DaehwanKimLab / centrifuge

Classifier for metagenomic sequences
GNU General Public License v3.0
249 stars 73 forks source link

incorrect genome sizes #13

Open igordot opened 8 years ago

igordot commented 8 years ago

It looks like the summary report may be reporting wrong genome sizes.

For human (taxID 9606): From report: 6,339,524,059 (2X bigger than expected) From NCBI: median total length (Mb): 2996.43

For gorilla (taxID 9593): From report: 19,140,263 (100X smaller than expected) From NCBI: median total length (Mb): 3058.03

For Picea glauca (taxID 3330): From report: 26,852,969 (1,000X smaller than expected) From NCBI: median total length (Mb): 25784.7

infphilo commented 8 years ago

We'll fix this issue in the next version. Thank you for bringing this problem to our attention.
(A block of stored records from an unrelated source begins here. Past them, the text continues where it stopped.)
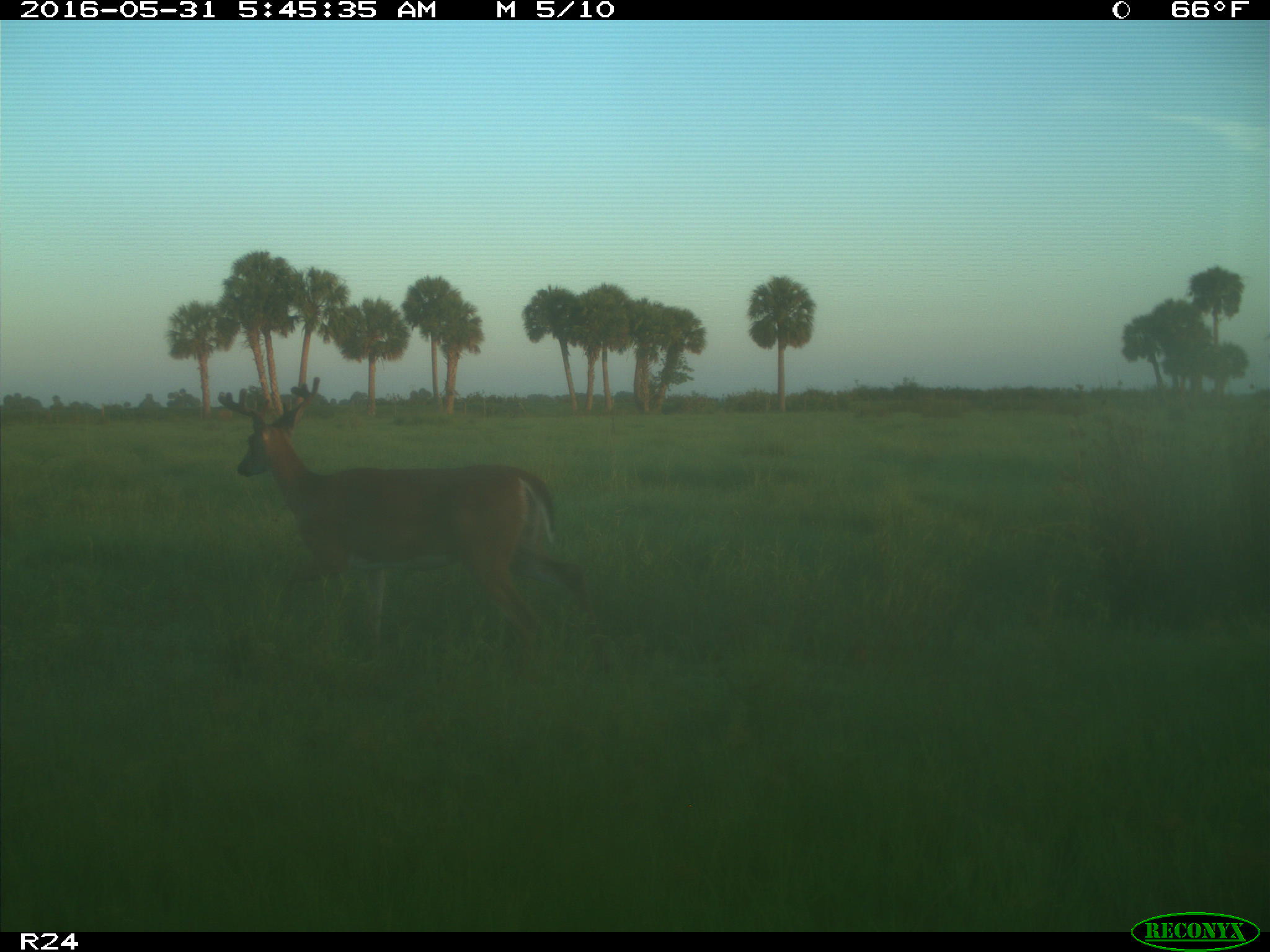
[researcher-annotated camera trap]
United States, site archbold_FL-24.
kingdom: Animalia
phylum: Chordata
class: Mammalia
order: Artiodactyla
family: Cervidae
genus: Odocoileus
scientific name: Odocoileus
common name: deer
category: unidentified deer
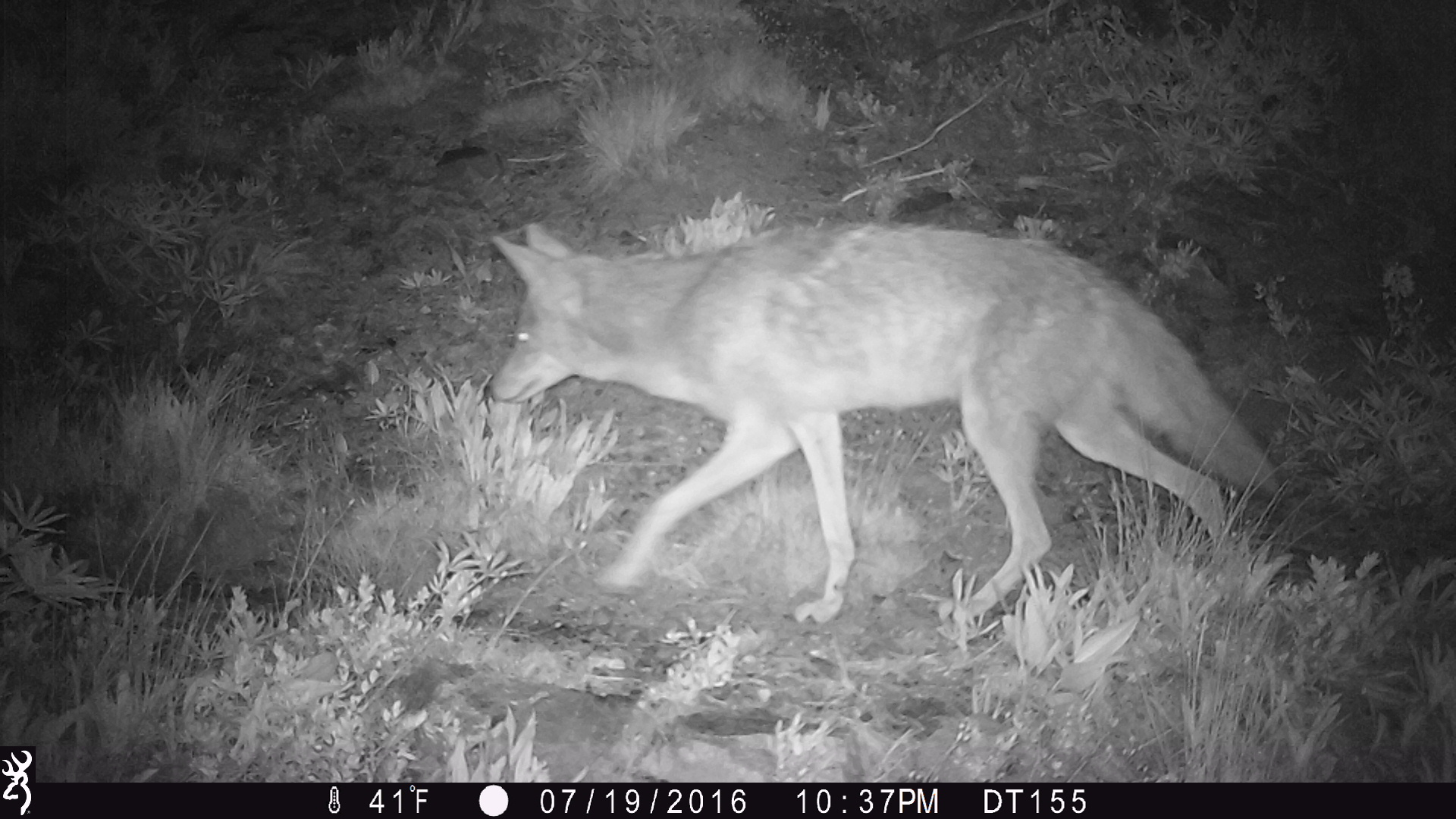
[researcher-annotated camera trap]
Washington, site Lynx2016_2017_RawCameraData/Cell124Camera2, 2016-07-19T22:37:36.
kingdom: Animalia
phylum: Chordata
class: Mammalia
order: Carnivora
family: Canidae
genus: Canis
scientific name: Canis latrans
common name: coyote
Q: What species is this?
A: Canis latrans (coyote).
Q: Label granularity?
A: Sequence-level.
igordot commented 8 years ago

Great! On a related note, I would also suggest having both normalized and non-normalized abundance.

osris commented 7 years ago

doesn't seem to have been fixed yet. E coli seems to have a length of 12319210 . its not the total length of all the complete reference genomes. maybe after masking? i assume the abundance calculation is based on the genome length?

fconstancias commented 7 years ago

I am also interested in genome size normalized abundances. Do you still plan to fix this?